Problem statement
With the pictures set aside, reproduce each entry precisely as it reads.

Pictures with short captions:
============================================================

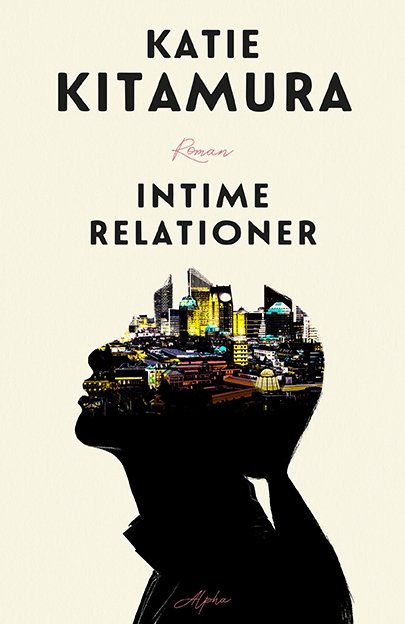 Cover for Katie Kitamura · Intime relationer (Bound Book) [1er édition] (2022)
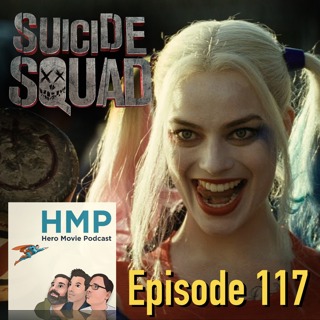 Episode 117- Suicide Squad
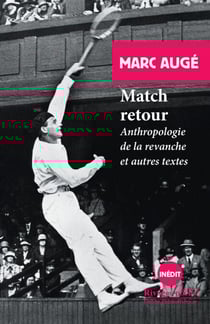 Match retour - Anthropologie de la revanche et autres textes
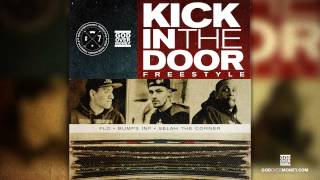 G.O.M. - Kick In The Door Freestyle (FLO, Bumps INF, Selah The Corner)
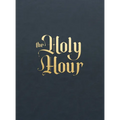 The Holy Hour: Meditations for Eucharistic Adoration - Imitation Leather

============================================================

Your response
 Cover for Katie Kitamura · Intime relationer (Bound Book) [1er édition] (2022)
 Episode 117- Suicide Squad
 Match retour - Anthropologie de la revanche et autres textes
 G.O.M. - Kick In The Door Freestyle (FLO, Bumps INF, Selah The Corner)
 The Holy Hour: Meditations for Eucharistic Adoration - Imitation Leather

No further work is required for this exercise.